You have written the perfect skill. Every edge case, every gotcha, every "if the file already exists, do this instead" is in the SKILL.md. The procedure is airtight. And the agent still botches the task the same way it did before you wrote any of it.

The reflex explanation is that the model didn't read carefully. The more useful explanation, now that someone has measured it, is that the way you packaged the procedure changed whether the agent engaged with it at all — and that the layout of a skill is a lever independent of its content.

The same knowledge, two shapes#

An Agent Skill is just a directory: a SKILL.md with YAML frontmatter (a name and a description), plus optional scripts/, references/, and assets/. (If you're still deciding whether a skill is even the right container versus a subagent or a raw tool, that's a separate question; here we assume you've committed to a skill and are asking how to lay it out.) The design principle Anthropic built it around is progressive disclosure — the model loads information in tiers. At startup it holds only each skill's name and description. If a skill looks relevant, it reads the full SKILL.md. Only if a particular branch applies does it open a referenced file. Anthropic's own numbers make the economy vivid: the median skill costs ~80 tokens to be aware of, and all 17 of their example skills together announce themselves for ~1,700 tokens — less than a single activated skill's body.

So the standard case for progressive disclosure is a budget argument: don't spend 10,000 words of context on a skill when a 200-word slice is what this task needs. True, and enough on its own. But it quietly assumes the only thing at stake is tokens — that a flat file and a layered file teach the model the same lesson, just at different prices.

That assumption is what a new study set out to test.

What SkillJuror actually varied#

SkillJuror is a benchmark harness built to isolate organization from knowledge.

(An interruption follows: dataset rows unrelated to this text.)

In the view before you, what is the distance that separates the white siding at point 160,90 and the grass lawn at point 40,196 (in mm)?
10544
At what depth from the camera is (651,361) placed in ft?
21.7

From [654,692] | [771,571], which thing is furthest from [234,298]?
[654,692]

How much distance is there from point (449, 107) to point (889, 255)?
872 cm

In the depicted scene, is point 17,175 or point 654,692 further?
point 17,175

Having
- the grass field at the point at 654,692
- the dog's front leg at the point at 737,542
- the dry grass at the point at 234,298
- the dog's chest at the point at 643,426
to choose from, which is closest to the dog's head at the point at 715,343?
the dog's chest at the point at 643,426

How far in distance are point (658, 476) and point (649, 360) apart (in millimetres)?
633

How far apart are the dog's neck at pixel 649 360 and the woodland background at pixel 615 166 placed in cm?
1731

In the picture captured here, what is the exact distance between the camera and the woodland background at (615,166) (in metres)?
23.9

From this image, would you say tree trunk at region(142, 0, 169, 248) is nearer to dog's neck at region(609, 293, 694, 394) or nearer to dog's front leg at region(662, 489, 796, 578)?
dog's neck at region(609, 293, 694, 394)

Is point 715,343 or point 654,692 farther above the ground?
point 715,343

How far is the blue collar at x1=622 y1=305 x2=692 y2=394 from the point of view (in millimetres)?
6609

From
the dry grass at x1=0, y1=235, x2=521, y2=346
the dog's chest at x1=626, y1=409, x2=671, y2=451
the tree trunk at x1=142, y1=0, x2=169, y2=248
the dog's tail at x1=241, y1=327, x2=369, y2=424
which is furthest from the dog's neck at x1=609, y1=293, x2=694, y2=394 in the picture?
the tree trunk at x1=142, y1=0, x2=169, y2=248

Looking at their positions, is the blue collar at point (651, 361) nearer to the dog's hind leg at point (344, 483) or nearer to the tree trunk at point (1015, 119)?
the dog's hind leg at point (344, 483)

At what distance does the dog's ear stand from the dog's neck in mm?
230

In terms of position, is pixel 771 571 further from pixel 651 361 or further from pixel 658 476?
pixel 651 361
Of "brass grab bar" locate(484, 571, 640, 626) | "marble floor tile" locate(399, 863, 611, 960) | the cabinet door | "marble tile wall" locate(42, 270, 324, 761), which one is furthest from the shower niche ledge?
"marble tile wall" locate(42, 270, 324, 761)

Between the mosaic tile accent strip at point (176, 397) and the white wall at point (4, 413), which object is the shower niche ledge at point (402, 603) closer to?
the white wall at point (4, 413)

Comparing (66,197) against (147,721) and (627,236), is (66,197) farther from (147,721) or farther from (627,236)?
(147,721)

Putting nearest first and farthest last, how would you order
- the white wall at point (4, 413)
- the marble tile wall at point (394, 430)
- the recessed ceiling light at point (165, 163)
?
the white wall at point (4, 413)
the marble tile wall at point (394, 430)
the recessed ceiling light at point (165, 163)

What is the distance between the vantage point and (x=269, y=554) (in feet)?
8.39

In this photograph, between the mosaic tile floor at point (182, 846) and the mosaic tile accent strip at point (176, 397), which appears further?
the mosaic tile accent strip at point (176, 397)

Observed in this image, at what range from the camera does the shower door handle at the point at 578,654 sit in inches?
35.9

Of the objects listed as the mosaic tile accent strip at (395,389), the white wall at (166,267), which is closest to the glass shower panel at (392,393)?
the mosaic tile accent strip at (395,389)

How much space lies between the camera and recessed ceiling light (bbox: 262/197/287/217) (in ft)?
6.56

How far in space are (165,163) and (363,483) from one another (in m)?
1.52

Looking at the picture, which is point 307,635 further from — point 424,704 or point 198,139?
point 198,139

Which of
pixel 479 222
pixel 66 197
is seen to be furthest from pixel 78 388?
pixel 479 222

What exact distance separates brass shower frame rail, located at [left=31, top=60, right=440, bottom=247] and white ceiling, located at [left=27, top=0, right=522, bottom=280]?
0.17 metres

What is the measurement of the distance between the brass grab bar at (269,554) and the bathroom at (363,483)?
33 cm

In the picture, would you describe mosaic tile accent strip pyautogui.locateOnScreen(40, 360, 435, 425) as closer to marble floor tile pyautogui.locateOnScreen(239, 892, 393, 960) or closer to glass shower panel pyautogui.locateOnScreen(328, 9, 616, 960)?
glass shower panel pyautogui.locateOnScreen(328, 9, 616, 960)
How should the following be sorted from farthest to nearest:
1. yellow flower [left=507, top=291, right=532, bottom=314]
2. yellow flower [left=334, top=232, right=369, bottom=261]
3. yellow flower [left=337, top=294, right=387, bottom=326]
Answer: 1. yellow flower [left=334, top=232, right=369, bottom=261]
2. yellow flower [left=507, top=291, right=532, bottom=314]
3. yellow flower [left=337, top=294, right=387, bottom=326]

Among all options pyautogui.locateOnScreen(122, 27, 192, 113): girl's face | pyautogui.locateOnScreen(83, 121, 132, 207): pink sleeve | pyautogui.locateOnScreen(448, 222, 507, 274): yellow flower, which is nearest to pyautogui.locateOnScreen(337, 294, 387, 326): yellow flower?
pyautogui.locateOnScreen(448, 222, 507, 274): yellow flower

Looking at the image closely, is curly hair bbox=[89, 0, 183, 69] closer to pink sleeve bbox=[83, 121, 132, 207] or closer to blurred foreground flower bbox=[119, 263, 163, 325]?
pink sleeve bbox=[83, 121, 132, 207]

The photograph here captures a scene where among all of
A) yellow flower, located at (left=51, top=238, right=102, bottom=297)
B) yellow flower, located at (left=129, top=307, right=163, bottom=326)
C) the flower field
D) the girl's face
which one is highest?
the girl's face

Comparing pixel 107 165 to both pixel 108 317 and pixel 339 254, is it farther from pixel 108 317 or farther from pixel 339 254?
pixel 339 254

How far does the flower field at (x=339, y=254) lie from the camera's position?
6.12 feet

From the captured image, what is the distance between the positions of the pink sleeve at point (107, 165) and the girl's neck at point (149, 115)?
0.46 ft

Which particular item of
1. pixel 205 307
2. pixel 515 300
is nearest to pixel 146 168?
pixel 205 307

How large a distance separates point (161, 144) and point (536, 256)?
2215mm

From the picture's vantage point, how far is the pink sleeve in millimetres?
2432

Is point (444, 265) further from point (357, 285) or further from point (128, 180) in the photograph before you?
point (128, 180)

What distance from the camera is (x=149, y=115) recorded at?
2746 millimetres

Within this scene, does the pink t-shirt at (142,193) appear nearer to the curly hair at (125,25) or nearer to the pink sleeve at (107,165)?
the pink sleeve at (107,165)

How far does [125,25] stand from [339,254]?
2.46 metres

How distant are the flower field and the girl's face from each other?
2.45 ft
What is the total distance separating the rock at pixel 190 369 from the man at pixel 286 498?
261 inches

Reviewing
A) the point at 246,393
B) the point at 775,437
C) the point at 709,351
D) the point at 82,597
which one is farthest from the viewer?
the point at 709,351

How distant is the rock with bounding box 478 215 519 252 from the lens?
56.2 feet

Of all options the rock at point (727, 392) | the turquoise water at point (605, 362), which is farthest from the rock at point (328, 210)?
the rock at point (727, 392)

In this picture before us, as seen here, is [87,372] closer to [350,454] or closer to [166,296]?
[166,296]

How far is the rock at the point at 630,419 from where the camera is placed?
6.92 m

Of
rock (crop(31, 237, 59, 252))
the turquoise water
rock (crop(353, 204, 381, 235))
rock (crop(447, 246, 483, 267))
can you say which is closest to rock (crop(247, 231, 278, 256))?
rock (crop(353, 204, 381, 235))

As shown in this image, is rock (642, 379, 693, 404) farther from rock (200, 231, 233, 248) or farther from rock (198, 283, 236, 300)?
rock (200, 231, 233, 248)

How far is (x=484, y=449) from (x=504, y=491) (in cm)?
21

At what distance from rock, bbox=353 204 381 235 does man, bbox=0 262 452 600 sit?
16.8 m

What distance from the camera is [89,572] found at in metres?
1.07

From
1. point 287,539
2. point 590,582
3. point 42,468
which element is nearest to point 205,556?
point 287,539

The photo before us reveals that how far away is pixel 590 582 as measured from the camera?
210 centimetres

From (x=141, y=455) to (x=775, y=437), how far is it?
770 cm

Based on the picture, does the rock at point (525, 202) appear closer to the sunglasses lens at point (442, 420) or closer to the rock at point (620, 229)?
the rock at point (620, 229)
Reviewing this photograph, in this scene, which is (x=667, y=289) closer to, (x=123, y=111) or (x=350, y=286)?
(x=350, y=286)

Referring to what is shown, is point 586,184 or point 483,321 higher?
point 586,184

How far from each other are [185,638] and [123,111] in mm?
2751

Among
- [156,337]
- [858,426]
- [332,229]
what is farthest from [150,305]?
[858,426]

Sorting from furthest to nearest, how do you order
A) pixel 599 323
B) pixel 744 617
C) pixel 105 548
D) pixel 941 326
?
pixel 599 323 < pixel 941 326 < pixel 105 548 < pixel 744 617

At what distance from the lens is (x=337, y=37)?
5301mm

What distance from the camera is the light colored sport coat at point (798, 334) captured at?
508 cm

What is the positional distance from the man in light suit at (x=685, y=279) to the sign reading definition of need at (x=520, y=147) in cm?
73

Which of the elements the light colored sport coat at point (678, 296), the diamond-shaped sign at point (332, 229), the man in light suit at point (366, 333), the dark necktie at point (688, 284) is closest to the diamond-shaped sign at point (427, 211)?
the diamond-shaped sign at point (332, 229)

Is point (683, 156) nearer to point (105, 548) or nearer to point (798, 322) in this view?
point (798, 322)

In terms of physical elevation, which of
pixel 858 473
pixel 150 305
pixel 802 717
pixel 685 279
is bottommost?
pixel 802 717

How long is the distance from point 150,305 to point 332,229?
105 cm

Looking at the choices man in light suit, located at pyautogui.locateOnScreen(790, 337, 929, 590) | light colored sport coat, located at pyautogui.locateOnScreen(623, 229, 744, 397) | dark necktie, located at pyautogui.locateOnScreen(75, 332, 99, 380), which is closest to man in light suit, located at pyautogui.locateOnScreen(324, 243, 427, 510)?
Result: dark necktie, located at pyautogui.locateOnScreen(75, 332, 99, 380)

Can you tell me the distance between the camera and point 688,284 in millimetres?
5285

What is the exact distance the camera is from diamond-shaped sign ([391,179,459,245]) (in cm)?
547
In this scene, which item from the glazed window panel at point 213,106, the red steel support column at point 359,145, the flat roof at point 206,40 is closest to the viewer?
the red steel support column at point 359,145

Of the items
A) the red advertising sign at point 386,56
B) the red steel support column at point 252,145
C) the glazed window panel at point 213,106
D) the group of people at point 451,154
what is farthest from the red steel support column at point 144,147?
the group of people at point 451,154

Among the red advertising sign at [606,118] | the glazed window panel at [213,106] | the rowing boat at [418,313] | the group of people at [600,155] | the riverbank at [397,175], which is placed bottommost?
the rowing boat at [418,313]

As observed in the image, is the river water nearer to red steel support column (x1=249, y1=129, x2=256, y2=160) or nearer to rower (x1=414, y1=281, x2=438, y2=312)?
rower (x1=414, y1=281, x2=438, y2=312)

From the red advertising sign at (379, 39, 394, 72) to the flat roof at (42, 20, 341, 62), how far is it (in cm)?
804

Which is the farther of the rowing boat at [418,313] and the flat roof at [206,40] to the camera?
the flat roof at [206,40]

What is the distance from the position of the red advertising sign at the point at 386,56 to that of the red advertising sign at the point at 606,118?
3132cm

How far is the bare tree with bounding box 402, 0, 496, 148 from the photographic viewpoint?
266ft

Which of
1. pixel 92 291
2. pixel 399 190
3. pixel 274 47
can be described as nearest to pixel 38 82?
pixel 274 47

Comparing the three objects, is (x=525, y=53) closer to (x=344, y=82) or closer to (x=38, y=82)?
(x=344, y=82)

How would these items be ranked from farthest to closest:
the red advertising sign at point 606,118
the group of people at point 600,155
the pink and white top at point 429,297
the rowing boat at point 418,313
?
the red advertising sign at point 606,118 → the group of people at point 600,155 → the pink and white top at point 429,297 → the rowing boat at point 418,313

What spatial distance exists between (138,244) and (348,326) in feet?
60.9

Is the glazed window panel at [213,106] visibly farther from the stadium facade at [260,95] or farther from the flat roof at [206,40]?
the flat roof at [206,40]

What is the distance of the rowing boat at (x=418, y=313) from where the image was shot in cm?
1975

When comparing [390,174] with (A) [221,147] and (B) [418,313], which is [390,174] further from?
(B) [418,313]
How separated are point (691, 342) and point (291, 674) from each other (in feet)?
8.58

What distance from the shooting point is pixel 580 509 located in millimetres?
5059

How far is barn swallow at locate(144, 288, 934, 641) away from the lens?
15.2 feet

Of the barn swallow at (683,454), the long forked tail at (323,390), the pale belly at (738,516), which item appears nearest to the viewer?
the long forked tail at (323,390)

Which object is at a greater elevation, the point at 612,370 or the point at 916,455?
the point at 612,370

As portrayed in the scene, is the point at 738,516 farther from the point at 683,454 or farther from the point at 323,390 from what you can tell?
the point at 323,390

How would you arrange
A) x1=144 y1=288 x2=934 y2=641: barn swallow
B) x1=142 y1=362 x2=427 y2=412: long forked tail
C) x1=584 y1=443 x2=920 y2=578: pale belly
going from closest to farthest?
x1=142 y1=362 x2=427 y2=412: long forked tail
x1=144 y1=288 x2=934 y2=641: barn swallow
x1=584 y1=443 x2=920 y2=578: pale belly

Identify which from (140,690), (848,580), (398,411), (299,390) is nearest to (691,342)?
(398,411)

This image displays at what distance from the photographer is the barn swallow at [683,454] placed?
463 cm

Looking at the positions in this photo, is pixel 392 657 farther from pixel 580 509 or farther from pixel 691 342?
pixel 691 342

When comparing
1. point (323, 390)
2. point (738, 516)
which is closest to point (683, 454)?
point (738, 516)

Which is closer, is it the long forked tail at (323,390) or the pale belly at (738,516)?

It takes a skill, produces semantically controlled variants that carry the identical task knowledge but differ in how it's laid out, and runs matched multi-trial evaluations against a normalized flat baseline. The knowledge is held fixed by construction. The only thing moving is the shape.

On an 82-task SkillsBench, the progressively-disclosed layout didn't just cost fewer tokens. It changed the agent's behavior:

Distinct skill resources touched per run rose from 1.18 to 3.85. Effective uptake events — the agent actually pulling a resource in and using it — rose from 1.33 to 3.92.

That is close to a 3x increase in how much of your own material the agent reaches for, driven entirely by moving the material behind a lean root instead of dumping it in one file. And it converted into outcomes: 17 additional verifier-passing trials out of 410 matched runs, a +4.1% improvement over the flat baseline.

The non-obvious part#

Read those two numbers together and the causal story inverts the usual pitch. The flat file's problem was never only that it wasted context. **The flat file made the agent engage less with the procedure.** Everything was present, so nothing was reached for; the wall of text got skimmed as one undifferentiated block, and the specific branch that mattered never got treated as a decision the agent had to make. Breaking the skill into a root that says "for form-filling, read forms.md" turns a passive dump into an active retrieval — and the act of retrieving is also the act of attending.

Progressive disclosure, in other words, is doing two jobs that people conflate into one. It saves tokens, yes. But it is also a behavioral nudge: it converts "here is everything, good luck" into a sequence of small "do you need this? then go get it" prompts, and agents follow those prompts. Same knowledge, different packaging, measurably different action. This is context engineering at the level of a single file — you're not choosing what the agent knows, you're choosing what it has to reach for.

That reframes a piece of Anthropic's own authoring guidance — keep the SKILL.md body under ~500 lines and split the rest into referenced files. It reads like a style rule about brevity. It isn't. The split isn't there to make the file shorter; it's there to keep the always-loaded root lean while forcing the details to be fetched on purpose. A 480-line flat file that squeaks under the limit but inlines three mutually-exclusive branches has satisfied the letter and missed the point.

What to actually do#

The headline isn't "restructure everything." It's narrower and more durable: the layout of a skill is not cosmetic. You can hand an agent exactly the right knowledge and still lose, because you handed it in a shape that invited a skim. Package the procedure so the agent has to reach — and it will.